Supportive Trial Data
Trials Comparing Percutaneous versus Surgical Closure
1) In a multicenter, non-randomized study performed in 29 pediatric cardiology centers, the patients were allotted to either the percutaneous closure or the surgical closure group depending on their preference. The success rate of the surgery was similar in the percutaneous closure and the surgical closure. However, the complication rates were more in the surgical groups (24%) compared to the percutaneous groups (7.2%). Also, the mean hospital stay was 3 days in surgical group compared to 1 day in the percutaneous device group. Additionally, surgical closure required sternotomy and cardiopulmonary bypass. With appropriate patient selection, device closure could be very successful. Also, it is safe and effective compared to other modalities.
2) A study done on 45 subjects (15 with percutaneous closure, 15 with surgical correction and 15 control) to evaluate the left and right atrial function after transcatheter atrial septal defect closure compared with surgically treated ASD, using strain (epsilon) and epsilon rate imaging (SR) techniques, found that in the surgical corrected groups the peak systolic epsilon and SR values were significantly reduced compared to device and control group. Thus, it could be concluded that percutaneous closure helps in conserving both the atrial regional myocardial properties. 

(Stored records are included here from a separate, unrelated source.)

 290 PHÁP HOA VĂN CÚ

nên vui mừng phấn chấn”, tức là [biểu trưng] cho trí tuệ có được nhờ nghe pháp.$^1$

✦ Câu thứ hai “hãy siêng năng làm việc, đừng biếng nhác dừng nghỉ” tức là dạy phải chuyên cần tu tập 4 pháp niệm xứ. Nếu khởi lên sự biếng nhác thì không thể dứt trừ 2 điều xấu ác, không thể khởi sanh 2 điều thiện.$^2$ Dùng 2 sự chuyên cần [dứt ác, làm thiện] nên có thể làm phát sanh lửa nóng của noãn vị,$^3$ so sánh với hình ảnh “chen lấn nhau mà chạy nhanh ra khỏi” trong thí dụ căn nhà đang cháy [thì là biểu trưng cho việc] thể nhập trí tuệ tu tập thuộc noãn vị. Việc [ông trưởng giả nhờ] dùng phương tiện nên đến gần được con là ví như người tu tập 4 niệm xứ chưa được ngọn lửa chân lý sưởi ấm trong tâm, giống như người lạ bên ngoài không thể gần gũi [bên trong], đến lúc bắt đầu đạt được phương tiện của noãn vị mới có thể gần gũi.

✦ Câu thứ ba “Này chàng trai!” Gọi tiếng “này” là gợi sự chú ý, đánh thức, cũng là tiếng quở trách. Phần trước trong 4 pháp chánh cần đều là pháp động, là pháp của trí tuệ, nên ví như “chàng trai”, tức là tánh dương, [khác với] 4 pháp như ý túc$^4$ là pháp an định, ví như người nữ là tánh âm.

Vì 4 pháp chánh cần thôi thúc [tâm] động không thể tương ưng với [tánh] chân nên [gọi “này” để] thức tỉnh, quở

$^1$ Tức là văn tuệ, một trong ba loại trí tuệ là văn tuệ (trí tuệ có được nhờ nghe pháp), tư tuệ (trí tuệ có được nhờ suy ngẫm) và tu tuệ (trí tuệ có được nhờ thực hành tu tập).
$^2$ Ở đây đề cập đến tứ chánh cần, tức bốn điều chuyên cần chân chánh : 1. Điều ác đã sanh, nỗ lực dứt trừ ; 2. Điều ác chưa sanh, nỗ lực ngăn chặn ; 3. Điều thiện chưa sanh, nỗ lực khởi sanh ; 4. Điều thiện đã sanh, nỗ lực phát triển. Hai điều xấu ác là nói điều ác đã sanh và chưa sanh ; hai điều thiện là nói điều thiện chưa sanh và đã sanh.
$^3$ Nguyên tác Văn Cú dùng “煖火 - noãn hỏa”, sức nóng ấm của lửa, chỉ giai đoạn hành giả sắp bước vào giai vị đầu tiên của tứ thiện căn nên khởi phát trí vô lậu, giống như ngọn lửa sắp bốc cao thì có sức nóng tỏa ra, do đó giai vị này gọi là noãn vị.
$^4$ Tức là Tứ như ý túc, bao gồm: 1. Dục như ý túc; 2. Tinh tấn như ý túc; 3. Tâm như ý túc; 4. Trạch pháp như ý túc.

Trials Testing the Efficacy and Safety of Device Closure
In a study done on 236 patients with ostium secundum (ASD), to evaluate the safety and efficacy of transcatheter closure with the amplatzer septal occluder, the device was found to be very efficient. It causes atrial septal defect closure in 84.7% of the treated patient population. During a median follow up of 2.3 years complete closure was documented in 94%, with a residual shunt only in 12 patients. Two of the treated patients were reported to have procedure related complications like retroperitoneal bleeding and air embolism.